Chereads / Billionaire Looking for Wife / Chapter 9 - Rumah yang terlalu dingin

Chapter 9 - Rumah yang terlalu dingin

Ve keluar dari mobil setelah Andika turun dan membukakan pintu untuknya. Mobil berhenti di depan gerbang. Karena waktu sudah malam, ia tidak mengantar gadis itu ke dalam karena takut mengganggu anak-anak panti yang mungkin sudah tertidur.

"Tidak masuk dulu?" tanya Ve.

"Sudah malam. Sampaikan salam untuk ibu dan kak Astari. Jangan lupa! Besok harus pergi bekerja," kata Andika sambil mengedipkan sebelah matanya kepada gadis itu.

"Siap, Pak!"

"Tch! Sekalian buatkan sarapan untukku," ucapnya sambil menyalakan mesin. Mobil melaju pergi.

Dari kaca jendela kamarnya, Astari melihat mereka dengan hati terluka. Seandainya ia tidak mengalami kecelakaan, gadis yang berada di sampingnya, mungkin adalah Astari.
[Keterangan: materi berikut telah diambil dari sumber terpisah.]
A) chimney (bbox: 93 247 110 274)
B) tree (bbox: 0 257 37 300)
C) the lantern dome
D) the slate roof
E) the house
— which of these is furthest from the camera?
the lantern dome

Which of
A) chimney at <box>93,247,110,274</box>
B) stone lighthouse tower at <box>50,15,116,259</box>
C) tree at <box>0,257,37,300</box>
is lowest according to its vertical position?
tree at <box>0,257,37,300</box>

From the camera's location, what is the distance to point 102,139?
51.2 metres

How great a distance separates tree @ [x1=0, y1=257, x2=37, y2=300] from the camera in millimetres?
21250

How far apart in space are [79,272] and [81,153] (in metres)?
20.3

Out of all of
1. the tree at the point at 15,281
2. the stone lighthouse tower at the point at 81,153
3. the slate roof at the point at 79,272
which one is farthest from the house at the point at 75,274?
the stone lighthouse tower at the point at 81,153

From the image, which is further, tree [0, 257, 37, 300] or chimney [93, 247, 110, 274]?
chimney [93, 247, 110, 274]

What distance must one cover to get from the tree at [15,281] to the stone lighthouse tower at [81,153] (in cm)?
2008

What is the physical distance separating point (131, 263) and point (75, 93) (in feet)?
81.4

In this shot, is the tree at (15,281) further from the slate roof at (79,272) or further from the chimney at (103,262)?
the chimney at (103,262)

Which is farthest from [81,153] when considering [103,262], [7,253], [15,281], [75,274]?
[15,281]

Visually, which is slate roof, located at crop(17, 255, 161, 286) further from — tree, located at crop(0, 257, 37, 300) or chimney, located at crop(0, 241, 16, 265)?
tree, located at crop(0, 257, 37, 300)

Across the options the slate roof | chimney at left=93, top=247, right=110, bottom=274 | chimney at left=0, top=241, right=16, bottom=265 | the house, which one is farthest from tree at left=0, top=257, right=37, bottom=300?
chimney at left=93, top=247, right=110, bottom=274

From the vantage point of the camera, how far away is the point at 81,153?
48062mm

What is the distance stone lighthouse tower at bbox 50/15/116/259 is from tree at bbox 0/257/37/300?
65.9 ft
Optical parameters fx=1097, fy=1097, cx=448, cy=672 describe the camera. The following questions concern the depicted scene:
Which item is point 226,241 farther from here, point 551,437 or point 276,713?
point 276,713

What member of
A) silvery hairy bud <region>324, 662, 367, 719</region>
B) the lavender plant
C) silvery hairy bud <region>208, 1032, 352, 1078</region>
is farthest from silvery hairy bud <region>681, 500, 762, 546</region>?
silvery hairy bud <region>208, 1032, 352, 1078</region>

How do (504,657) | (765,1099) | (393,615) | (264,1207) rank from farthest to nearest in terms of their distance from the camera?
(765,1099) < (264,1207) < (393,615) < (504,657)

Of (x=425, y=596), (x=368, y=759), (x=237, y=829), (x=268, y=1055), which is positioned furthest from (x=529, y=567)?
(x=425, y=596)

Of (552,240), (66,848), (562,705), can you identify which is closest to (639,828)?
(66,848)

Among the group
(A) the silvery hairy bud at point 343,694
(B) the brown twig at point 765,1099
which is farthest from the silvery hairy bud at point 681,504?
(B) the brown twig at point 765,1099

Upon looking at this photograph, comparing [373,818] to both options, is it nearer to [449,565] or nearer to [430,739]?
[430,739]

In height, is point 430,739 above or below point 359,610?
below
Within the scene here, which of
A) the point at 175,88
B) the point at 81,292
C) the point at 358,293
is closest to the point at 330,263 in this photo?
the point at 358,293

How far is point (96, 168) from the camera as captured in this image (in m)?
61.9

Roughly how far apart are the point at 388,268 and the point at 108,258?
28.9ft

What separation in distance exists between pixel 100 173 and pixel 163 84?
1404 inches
Seharusnya dia yang menjadi sekretaris Andika, bukan Ve. 

'Dia tidak seharusnya berada di sana. Akulah yang seharusnya di sana.'

Astari, gadis yang selama ini sangat menyayangi Ve, kini dibutakan oleh kecemburuan. Rasa iri merasuki pikiran gadis itu, sehingga kasih sayang selama belasan tahun itu bagai buih yang hilang tertiup angin. Ia merasa semua ini tidak adil baginya.

'Aku lebih cantik, lebih tinggi, lebih berpendidikan daripada Ve. Tapi, kenapa nasibku jadi gadis yang cacat seperti ini? Kenapa?! Aku belajar dengan sangat giat agar aku bisa mewujudkan impianku, menjadi wanita karir yang sukses. Tapi, apa …. Aku hanya berakhir di atas kursi roda dengan kaki yang cacat.'

Astari menangis terisak. Ia mengingat kembali kejadian naas itu. Dalam hitungan detik setelah turun dari bus, sebuah truk yang mengalami rem blong, menghantam tubuhnya. Tidak hanya itu, kakinya juga terlindas ban mobil truk besar itu. Karena tulang kakinya remuk dan hancur, ia terpaksa kehilangan kedua kakinya sampai sebatas lutut.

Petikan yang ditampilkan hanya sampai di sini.